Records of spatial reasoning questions
====

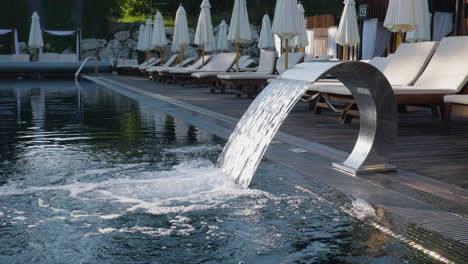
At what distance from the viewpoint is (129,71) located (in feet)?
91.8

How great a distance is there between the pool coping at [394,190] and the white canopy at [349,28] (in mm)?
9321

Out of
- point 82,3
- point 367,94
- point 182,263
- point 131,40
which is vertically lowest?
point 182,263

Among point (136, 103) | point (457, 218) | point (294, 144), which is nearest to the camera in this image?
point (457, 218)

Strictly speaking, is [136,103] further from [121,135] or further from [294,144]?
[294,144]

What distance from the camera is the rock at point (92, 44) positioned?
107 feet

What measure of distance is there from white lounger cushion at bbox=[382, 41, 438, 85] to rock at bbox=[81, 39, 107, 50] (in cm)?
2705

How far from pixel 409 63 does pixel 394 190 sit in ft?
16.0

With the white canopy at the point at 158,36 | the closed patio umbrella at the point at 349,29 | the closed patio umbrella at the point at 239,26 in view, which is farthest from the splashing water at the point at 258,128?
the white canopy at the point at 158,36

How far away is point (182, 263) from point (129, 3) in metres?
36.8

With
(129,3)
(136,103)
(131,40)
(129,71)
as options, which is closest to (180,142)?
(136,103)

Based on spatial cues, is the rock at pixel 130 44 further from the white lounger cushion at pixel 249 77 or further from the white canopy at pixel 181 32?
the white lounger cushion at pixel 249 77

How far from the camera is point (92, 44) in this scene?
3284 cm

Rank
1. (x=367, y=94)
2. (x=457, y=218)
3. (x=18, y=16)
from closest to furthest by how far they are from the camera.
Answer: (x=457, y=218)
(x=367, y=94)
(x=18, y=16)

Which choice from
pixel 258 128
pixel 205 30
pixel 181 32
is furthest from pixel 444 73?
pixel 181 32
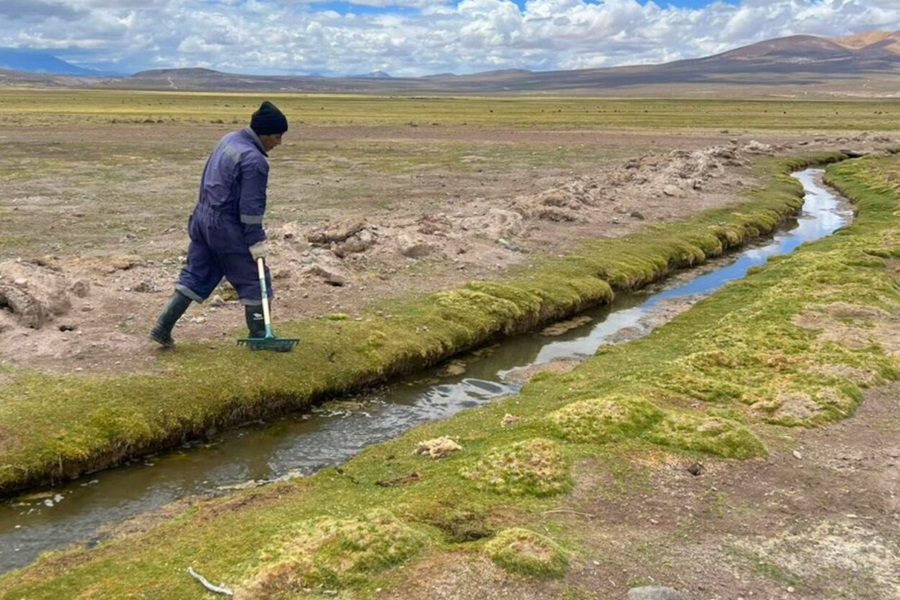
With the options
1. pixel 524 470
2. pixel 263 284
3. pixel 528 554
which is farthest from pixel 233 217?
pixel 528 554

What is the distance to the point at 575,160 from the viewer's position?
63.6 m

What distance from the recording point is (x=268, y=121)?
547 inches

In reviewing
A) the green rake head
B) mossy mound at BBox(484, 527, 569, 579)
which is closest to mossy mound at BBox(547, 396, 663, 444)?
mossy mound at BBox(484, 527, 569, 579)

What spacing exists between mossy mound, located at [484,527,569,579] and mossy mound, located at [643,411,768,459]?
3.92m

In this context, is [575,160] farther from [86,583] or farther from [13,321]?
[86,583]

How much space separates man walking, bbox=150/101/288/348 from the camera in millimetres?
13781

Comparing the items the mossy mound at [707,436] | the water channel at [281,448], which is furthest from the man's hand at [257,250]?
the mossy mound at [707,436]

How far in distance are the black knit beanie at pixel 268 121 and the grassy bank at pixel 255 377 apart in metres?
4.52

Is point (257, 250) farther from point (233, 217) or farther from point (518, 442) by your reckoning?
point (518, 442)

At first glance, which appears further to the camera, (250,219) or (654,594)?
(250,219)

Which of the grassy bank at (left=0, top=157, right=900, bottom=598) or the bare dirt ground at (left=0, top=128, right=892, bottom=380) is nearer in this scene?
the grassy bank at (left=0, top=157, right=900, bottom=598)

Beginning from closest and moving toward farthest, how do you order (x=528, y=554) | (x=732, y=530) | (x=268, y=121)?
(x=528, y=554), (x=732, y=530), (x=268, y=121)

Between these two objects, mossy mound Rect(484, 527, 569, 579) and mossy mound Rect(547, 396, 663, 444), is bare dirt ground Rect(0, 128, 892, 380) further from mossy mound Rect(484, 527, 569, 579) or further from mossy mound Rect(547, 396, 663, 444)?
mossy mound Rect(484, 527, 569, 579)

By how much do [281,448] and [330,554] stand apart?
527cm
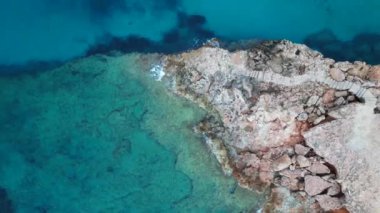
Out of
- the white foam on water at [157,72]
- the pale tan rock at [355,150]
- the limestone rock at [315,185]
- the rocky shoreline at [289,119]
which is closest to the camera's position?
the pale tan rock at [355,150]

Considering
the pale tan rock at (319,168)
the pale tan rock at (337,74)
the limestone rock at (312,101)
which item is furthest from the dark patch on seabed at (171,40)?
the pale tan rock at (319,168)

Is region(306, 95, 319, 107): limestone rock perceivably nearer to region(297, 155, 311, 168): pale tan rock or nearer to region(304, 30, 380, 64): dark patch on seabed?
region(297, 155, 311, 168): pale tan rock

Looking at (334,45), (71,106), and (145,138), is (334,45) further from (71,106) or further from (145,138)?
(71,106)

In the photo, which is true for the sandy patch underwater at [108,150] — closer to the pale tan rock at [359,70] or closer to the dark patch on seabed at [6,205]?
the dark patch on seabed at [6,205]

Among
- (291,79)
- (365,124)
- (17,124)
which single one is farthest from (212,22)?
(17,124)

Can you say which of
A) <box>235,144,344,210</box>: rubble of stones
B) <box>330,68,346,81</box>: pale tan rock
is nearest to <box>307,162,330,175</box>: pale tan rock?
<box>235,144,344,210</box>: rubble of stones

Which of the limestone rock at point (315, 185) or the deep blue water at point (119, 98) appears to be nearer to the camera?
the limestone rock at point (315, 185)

====

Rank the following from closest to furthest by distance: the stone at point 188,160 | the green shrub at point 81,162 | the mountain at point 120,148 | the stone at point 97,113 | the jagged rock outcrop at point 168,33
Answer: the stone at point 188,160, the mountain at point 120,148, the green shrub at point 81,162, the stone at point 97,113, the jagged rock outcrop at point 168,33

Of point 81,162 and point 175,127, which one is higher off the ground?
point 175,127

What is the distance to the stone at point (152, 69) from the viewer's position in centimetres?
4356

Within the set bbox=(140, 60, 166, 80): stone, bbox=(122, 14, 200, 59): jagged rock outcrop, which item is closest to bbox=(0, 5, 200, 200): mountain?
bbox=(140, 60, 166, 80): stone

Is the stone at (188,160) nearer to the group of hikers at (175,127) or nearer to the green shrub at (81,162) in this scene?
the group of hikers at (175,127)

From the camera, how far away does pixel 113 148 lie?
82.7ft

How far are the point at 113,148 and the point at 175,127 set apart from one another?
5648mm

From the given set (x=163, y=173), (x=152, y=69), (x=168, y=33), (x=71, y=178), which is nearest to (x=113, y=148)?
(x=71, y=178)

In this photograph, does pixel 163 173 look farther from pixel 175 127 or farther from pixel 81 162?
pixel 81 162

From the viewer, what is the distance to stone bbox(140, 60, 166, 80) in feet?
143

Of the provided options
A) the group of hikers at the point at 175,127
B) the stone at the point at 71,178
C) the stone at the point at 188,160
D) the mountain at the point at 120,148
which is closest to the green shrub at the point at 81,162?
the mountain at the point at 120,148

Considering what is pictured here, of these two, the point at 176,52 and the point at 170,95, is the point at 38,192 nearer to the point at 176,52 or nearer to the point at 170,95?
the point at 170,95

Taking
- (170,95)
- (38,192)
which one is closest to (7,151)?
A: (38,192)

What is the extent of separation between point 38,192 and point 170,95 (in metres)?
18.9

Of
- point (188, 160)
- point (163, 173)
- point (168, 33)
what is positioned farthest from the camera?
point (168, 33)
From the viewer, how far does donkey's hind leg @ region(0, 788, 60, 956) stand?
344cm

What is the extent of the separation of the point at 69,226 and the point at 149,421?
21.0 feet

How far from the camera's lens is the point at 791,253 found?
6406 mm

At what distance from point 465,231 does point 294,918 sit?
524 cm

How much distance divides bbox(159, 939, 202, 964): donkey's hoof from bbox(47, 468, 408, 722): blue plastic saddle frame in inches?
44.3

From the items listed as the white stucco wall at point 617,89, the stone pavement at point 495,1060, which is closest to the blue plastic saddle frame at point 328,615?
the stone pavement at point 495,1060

====

**Work to be completed**:
Gather every line of the entries above that contains the word "hikers". Case counts.

**Solution to this exercise**:
Is the stone at (188,160) nearer to the group of hikers at (175,127) or nearer to the green shrub at (81,162) in this scene?
the group of hikers at (175,127)
A) the group of hikers at the point at 175,127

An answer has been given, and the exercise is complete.